» SET PROBLEM: Could you write out the records below exactly as they appear?

[Start]

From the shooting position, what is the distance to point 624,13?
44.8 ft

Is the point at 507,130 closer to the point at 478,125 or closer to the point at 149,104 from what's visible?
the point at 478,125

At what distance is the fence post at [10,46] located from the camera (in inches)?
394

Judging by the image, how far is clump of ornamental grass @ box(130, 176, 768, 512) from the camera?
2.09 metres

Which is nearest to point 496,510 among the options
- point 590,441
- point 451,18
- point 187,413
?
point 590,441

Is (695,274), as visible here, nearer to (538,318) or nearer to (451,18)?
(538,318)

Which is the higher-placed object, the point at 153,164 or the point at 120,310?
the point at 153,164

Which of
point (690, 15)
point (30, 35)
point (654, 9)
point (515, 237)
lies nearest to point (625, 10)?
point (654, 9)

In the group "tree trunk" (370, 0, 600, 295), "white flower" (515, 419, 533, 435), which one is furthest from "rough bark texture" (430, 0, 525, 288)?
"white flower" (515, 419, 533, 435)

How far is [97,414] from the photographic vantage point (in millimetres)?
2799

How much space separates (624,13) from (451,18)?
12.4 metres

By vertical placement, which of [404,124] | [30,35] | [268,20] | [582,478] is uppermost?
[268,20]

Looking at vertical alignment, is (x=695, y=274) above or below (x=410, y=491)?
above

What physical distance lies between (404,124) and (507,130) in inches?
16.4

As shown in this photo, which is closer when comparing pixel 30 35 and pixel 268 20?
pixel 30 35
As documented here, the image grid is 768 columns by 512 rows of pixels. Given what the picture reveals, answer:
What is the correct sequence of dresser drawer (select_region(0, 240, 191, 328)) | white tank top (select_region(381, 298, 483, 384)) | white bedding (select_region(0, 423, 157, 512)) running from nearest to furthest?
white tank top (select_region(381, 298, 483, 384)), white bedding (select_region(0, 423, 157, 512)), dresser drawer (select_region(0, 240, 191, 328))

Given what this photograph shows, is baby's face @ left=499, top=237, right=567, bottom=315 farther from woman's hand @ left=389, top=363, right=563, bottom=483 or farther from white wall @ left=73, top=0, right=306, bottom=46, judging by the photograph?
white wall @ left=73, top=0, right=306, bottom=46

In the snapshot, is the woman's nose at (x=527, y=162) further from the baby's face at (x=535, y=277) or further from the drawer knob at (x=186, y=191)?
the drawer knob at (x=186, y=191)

[End]

» THE ANSWER:
From the shooting position, what is the distance to point 624,13?
44.8 ft

Is the point at 507,130 closer to the point at 478,125 or closer to the point at 149,104 from what's visible?
the point at 478,125

At what distance is the fence post at [10,46] located from the camera (in inches)?
394

Judging by the image, how far is clump of ornamental grass @ box(130, 176, 768, 512) from the camera?
2.09 metres

Which is nearest to point 496,510 among the options
- point 590,441
- point 451,18
- point 187,413
?
point 590,441

Is (695,274), as visible here, nearer to (538,318) or nearer to (451,18)?
(538,318)

Which is the higher-placed object, the point at 153,164 or the point at 120,310?
the point at 153,164

Which of
point (690, 15)
point (30, 35)
point (654, 9)
point (515, 237)
lies nearest to point (625, 10)?
point (654, 9)

In the group "tree trunk" (370, 0, 600, 295), "white flower" (515, 419, 533, 435), which one is furthest from "rough bark texture" (430, 0, 525, 288)?
"white flower" (515, 419, 533, 435)

How far is [97,414] from the photographic vantage point (in millimetres)?
2799

How much space separates (624,13) from (451,18)?
12.4 metres

By vertical placement, which of [404,124] | [30,35] | [268,20] | [582,478] is uppermost?
[268,20]

Looking at vertical alignment, is (x=695, y=274) above or below (x=410, y=491)?
above

What physical distance lies between (404,124) and (507,130) in inches?
16.4

As shown in this photo, which is closer when comparing pixel 30 35 and pixel 268 20?
pixel 30 35
As documented here, the image grid is 768 columns by 512 rows of pixels. Given what the picture reveals, answer:
What is the correct sequence of dresser drawer (select_region(0, 240, 191, 328)) | white tank top (select_region(381, 298, 483, 384)) | white bedding (select_region(0, 423, 157, 512)) running from nearest to furthest?
white tank top (select_region(381, 298, 483, 384)), white bedding (select_region(0, 423, 157, 512)), dresser drawer (select_region(0, 240, 191, 328))

Given what this photograph shows, is baby's face @ left=499, top=237, right=567, bottom=315 farther from woman's hand @ left=389, top=363, right=563, bottom=483 or farther from white wall @ left=73, top=0, right=306, bottom=46, judging by the photograph?
white wall @ left=73, top=0, right=306, bottom=46

In the snapshot, is the woman's nose at (x=527, y=162) further from the baby's face at (x=535, y=277) or further from the drawer knob at (x=186, y=191)?
the drawer knob at (x=186, y=191)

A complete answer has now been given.